++++ Given data
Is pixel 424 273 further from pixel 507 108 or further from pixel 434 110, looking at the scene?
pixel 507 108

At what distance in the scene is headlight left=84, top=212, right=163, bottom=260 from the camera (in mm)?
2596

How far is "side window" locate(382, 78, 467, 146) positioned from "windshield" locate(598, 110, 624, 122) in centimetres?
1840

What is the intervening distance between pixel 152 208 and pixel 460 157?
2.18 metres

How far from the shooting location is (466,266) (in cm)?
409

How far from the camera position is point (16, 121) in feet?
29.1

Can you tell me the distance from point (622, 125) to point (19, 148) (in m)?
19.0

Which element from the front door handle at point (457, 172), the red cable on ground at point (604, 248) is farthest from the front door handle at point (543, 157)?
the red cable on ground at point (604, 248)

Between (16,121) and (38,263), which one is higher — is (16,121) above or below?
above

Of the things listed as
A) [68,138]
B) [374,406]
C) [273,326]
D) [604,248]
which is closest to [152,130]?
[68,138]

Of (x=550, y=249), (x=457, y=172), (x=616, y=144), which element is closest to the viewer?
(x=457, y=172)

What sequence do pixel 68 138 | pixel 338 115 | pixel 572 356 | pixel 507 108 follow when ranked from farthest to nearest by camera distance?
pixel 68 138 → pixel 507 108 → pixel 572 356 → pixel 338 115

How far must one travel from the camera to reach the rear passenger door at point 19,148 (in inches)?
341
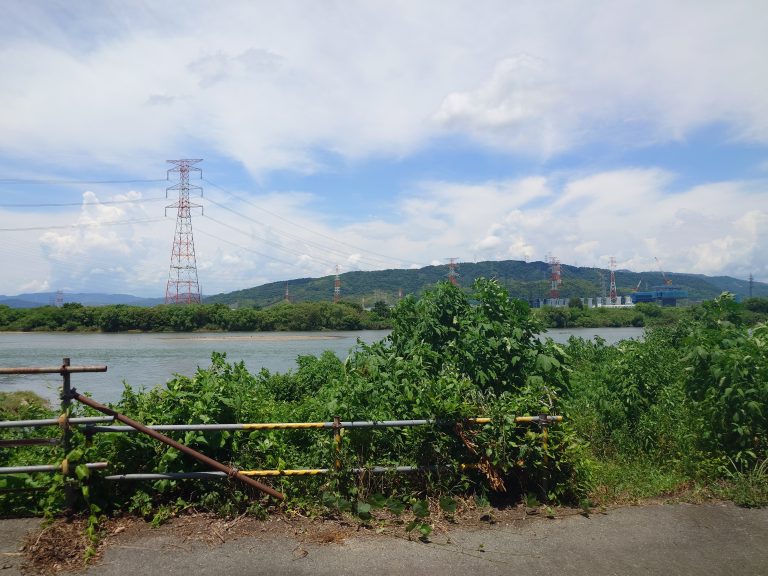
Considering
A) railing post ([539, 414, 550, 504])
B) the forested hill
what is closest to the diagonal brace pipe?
railing post ([539, 414, 550, 504])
++++++++
● **The task**
Rewrite all of the data above as a numbered list, omitting blank lines and leaving out the pictures.

● **Answer to the task**
1. Is pixel 424 273 further from pixel 507 108 or further from pixel 434 110, looking at the scene?
2. pixel 507 108
3. At what distance in the scene is headlight left=84, top=212, right=163, bottom=260 from the camera (in mm)?
4. 2596
5. How far is "side window" locate(382, 78, 467, 146) positioned from "windshield" locate(598, 110, 624, 122) in centimetres?
6. 1840
7. What is the intervening distance between pixel 152 208 and pixel 460 157?
8. 2.18 metres
9. How far from the shooting location is (466,266) (in cm)?
10. 409
11. How far from the camera position is point (16, 121) in feet?
12. 29.1
13. Can you tell me the distance from point (622, 125) to point (19, 148) (in m)?
14. 19.0
15. Which element from the front door handle at point (457, 172), the red cable on ground at point (604, 248) is farthest from the front door handle at point (543, 157)?
16. the red cable on ground at point (604, 248)
17. Between (16,121) and (38,263), which one is higher — is (16,121) above or below?
18. above
19. Of the things listed as
20. A) [68,138]
21. B) [374,406]
22. C) [273,326]
23. D) [604,248]
24. which is closest to [152,130]?
25. [68,138]
26. Of (x=550, y=249), (x=457, y=172), (x=616, y=144), which element is closest to the viewer?
27. (x=457, y=172)
28. What sequence do pixel 68 138 | pixel 338 115 | pixel 572 356 | pixel 507 108 follow when ranked from farthest to nearest by camera distance?
29. pixel 68 138 → pixel 507 108 → pixel 572 356 → pixel 338 115
30. How far must one travel from the camera to reach the rear passenger door at point 19,148 (in inches)?
31. 341
32. Considering
33. A) railing post ([539, 414, 550, 504])
34. B) the forested hill
35. what is closest to the diagonal brace pipe?
36. railing post ([539, 414, 550, 504])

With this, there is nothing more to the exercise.